FRAGMENTO DEL DOCUMENTO.
Regresa Jero y presenta una pequeña selección de su trabajo último. Apenas 16 acrílicos sobre papel de 60 por 40, escogidos por Conchy Jiménez y quien escribe entre más de dos centenares realizados en los últimos meses. Porque nuestro hombre pinta cada mañana. Acodado en el balcón de su casa.

Alongado sobre una plazoleta que, ruidosa, se abre a un bar de fútbol televisado.

Jero se sienta, al sol de la mañana (si no sales, no pinto –le advierte al astro rey–) y escucha el canto enjaulado de su pájaro canario, Paparotti.

Enfrenta el block de papel Fedrigoni de 200 gramos, apoyado sobre el respaldo de otra silla que le sirve de caballete. Entre las piernas, un plato en frágil equilibrio en donde se funden los acrílicos. Amarillos. Un plato que sube y baja, que parece que va a caer sobre sus rodillas. Rojos. Que se revuelve y salpica. Azules. Luego, un preciso y estudiado movimiento de la mano sobre el papel. Suelta el pincel y se echa el primer Krüger de la mañana. Pintura esencial. Al lado, un vaso de agua. Silencio.

DATOS PROPORCIONADOS.
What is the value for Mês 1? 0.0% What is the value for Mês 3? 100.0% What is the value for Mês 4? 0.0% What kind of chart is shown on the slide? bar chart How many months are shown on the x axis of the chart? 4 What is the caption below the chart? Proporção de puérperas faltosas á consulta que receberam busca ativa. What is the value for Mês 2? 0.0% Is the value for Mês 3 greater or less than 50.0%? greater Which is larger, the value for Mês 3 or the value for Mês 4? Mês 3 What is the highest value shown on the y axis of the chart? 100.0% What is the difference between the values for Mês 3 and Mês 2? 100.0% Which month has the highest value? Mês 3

QUÉ SE PIDE. Según el fragmento sobre el pintor Jero, ¿cómo se llama su pájaro canario?

RESPUESTA A LA TAREA. Su pájaro canario se llama Paparotti.